#### Task goal:
Reproduce exactly, and only, the lines below from the one containing "White Horses And" through the one containing "Water Melon Sugar Babe Organic".

Stored records:
=== Section Start ===
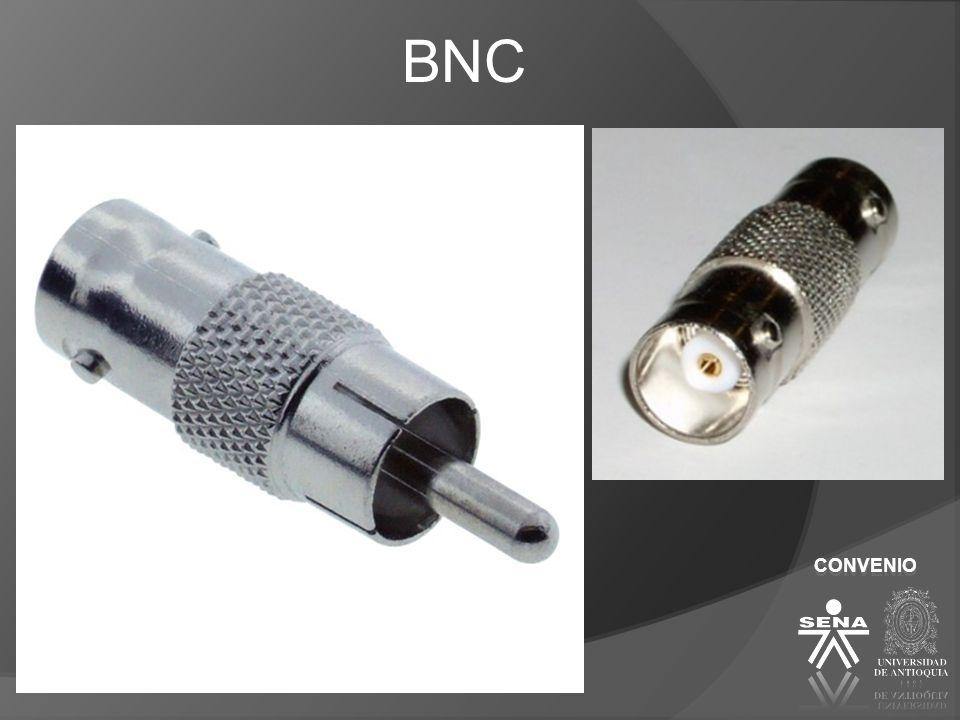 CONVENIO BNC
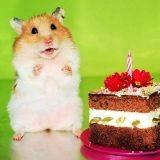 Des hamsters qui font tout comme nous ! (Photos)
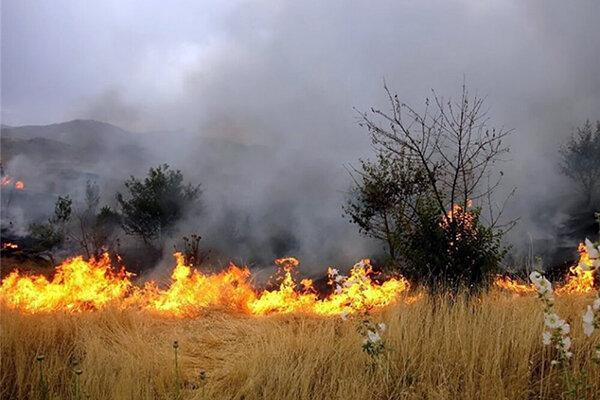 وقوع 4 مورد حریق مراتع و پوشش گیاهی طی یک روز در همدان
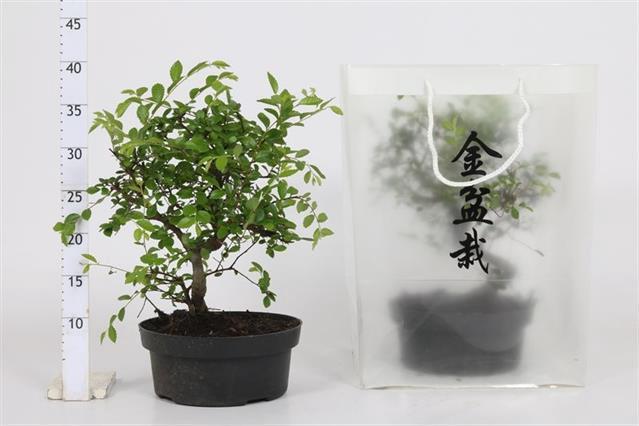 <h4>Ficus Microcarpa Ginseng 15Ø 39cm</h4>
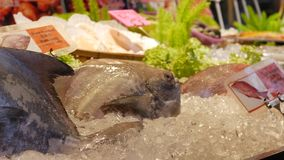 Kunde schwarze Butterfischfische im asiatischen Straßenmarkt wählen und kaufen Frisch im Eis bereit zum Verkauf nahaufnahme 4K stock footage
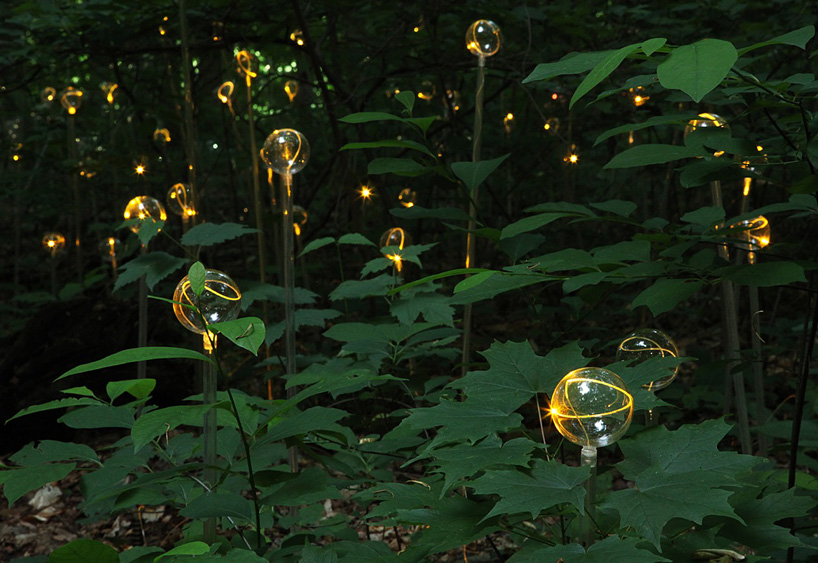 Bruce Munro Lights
=== Section End ===
=== Section Start ===
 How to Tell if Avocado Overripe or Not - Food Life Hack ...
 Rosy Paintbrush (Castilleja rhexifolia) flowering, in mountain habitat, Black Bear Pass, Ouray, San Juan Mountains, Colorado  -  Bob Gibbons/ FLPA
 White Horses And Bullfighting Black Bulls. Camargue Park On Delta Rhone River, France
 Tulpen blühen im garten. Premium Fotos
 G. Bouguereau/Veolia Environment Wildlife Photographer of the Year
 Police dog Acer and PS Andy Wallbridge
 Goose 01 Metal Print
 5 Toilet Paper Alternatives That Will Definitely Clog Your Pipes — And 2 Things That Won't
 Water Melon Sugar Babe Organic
=== Section End ===
#### Reply to the exercise:
 White Horses And Bullfighting Black Bulls. Camargue Park On Delta Rhone River, France
 Tulpen blühen im garten. Premium Fotos
 G. Bouguereau/Veolia Environment Wildlife Photographer of the Year
 Police dog Acer and PS Andy Wallbridge
 Goose 01 Metal Print
 5 Toilet Paper Alternatives That Will Definitely Clog Your Pipes — And 2 Things That Won't
 Water Melon Sugar Babe Organic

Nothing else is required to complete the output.